L'essentiel pour le DPO
La CNPD écrit que la vérification des exigences de l'art. 28, par. 3, doit être SUBSTANTIELLE et non formelle, et ne peut se réduire au choix d'un quelconque jeu de clauses standard. C'est la phrase qui vaut l'amende : signer le contrat du fournisseur sans le lire n'est pas une conformité, c'est la preuve documentaire du contraire.
Les cinq manquements
- Traitement illicite de données de santé et de religion : le questionnaire n'indiquait pas clairement que ces réponses étaient facultatives, les personnes n'ont donc pas pu former une volonté éclairée.
- Manquement aux obligations d'information envers les répondants au questionnaire.
- Manquement au devoir de diligence dans le choix du sous-traitant.
- Violation des règles sur les transferts internationaux, art. 44 et 46, par. 2.
- Absence d'analyse d'impact relative à la protection des données pour l'opération de recensement.
Le point sur l'art. 28
L'INE a confié l'infrastructure à un fournisseur disposant d'un bureau à Lisbonne. Le contrat a pourtant été conclu avec la société établie aux États-Unis, et prévoyait que le tribunal compétent en cas de litige était celui de Californie. Ce même contrat admettait le transit des données personnelles par n'importe lequel des deux cents serveurs de l'entreprise, les parties anticipant expressément un traitement hors de l'Espace économique européen.
Les clauses étaient là.

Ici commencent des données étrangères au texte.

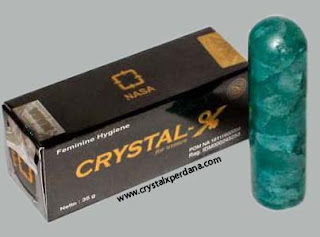 crystal x perdana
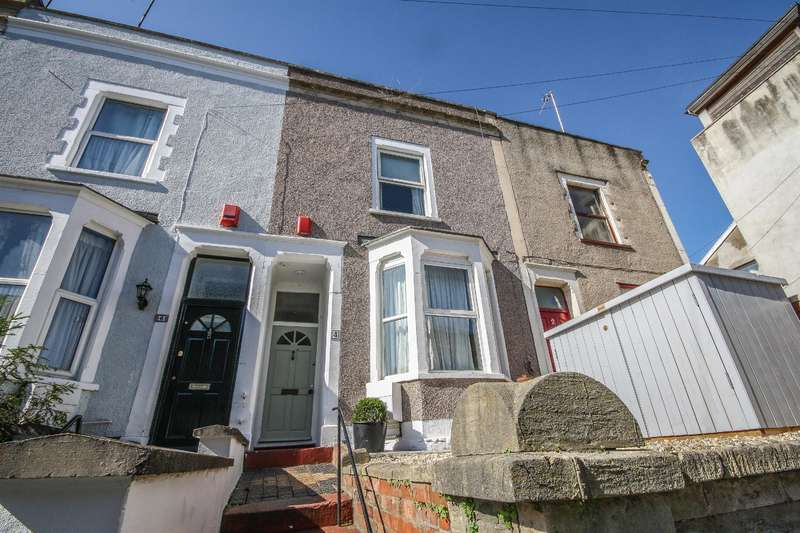 2 Bedrooms Terraced House for sale in Church Road, Bedminster, Bristol, BS3 4NF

Elles n'ont pas suffi.
Le contrat comportait les clauses contractuelles types approuvées par la Commission pour les transferts vers les États-Unis. La CNPD a néanmoins retenu la violation des art. 44 et 46, par. 2, faute de toute mesure complémentaire empêchant l'accès aux données par les autorités gouvernementales du pays tiers, comme l'exige Schrems II. C'est exactement le raccourci que l'on voit partout : on annexe les clauses et on considère le dossier clos, sans évaluer le contexte juridique de destination.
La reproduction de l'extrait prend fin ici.